→ **DIRECTIVE**:
Repeat the lines verbatim, from the line containing "When looking at" through the end of the records.
begin PROVIDED RECORDS
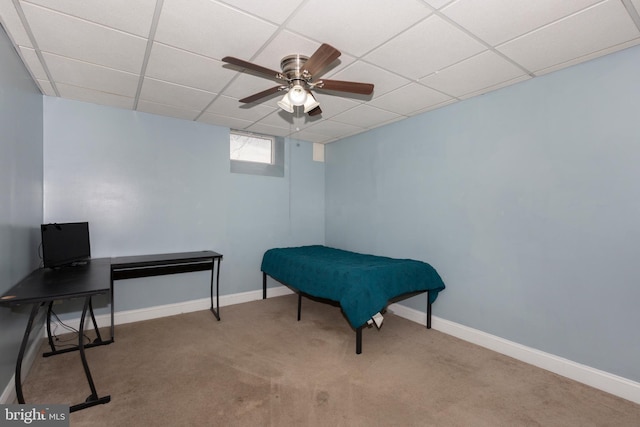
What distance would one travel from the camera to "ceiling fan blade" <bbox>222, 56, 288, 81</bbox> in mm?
1805

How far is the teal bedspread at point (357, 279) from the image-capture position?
2.71 metres

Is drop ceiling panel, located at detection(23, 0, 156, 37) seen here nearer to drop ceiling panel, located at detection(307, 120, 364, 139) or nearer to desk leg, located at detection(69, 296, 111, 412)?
desk leg, located at detection(69, 296, 111, 412)

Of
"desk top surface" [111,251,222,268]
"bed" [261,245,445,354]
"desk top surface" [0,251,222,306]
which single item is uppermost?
"desk top surface" [0,251,222,306]

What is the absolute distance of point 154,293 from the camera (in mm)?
3611

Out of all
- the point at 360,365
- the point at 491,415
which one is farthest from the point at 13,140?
the point at 491,415

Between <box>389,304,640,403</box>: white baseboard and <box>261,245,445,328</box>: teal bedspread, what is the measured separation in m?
0.36

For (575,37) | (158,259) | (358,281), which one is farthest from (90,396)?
(575,37)

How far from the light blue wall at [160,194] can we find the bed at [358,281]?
909 mm

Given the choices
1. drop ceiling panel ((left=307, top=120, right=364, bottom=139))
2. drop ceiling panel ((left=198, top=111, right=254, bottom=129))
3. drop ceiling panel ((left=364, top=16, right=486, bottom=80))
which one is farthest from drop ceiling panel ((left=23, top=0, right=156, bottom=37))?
drop ceiling panel ((left=307, top=120, right=364, bottom=139))

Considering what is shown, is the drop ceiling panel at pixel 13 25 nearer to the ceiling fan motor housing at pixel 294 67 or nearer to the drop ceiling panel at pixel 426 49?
the ceiling fan motor housing at pixel 294 67

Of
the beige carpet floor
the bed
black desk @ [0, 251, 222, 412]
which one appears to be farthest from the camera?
the bed

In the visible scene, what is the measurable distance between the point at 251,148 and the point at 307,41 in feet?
8.57

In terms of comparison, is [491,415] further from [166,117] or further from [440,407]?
[166,117]

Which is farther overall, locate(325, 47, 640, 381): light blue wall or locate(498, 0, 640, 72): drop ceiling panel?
locate(325, 47, 640, 381): light blue wall
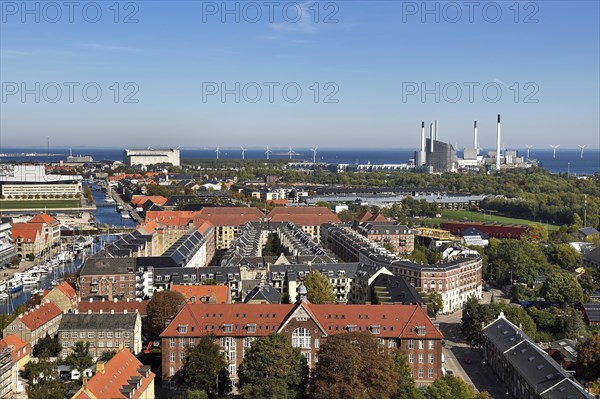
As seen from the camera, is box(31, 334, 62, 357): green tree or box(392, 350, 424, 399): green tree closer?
box(392, 350, 424, 399): green tree

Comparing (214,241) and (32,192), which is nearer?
(214,241)

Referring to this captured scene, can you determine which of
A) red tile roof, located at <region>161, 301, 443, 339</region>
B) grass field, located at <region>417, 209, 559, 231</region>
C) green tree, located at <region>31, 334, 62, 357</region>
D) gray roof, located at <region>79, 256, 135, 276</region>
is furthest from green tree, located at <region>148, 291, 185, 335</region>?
grass field, located at <region>417, 209, 559, 231</region>

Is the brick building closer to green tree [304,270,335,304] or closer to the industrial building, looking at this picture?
green tree [304,270,335,304]

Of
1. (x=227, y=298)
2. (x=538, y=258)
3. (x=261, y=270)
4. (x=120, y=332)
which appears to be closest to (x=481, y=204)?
(x=538, y=258)

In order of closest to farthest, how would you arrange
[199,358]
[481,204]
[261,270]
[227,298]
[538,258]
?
[199,358] → [227,298] → [261,270] → [538,258] → [481,204]

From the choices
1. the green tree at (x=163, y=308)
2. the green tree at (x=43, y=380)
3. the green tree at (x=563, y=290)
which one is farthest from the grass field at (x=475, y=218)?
the green tree at (x=43, y=380)

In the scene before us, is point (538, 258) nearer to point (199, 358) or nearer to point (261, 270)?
point (261, 270)
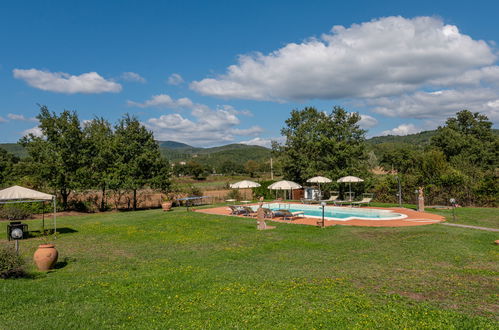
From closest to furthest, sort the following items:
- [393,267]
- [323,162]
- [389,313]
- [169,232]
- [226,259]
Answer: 1. [389,313]
2. [393,267]
3. [226,259]
4. [169,232]
5. [323,162]

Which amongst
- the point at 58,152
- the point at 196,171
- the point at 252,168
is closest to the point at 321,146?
the point at 58,152

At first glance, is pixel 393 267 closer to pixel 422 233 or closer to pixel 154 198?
pixel 422 233

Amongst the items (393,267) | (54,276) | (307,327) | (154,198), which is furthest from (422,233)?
(154,198)

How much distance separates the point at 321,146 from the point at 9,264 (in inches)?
1008

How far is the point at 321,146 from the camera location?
29531mm

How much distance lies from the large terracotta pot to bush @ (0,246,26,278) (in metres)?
0.74

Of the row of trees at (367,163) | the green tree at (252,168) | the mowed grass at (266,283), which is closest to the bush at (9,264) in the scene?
the mowed grass at (266,283)

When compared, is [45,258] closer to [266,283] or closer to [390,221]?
[266,283]

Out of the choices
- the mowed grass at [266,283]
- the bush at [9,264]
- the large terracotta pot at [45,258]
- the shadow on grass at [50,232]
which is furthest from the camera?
the shadow on grass at [50,232]

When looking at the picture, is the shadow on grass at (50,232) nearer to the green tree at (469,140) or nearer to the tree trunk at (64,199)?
the tree trunk at (64,199)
end PROVIDED RECORDS
→ **IN RESPONSE**:
When looking at the picture, is the shadow on grass at (50,232) nearer to the green tree at (469,140) or nearer to the tree trunk at (64,199)?
the tree trunk at (64,199)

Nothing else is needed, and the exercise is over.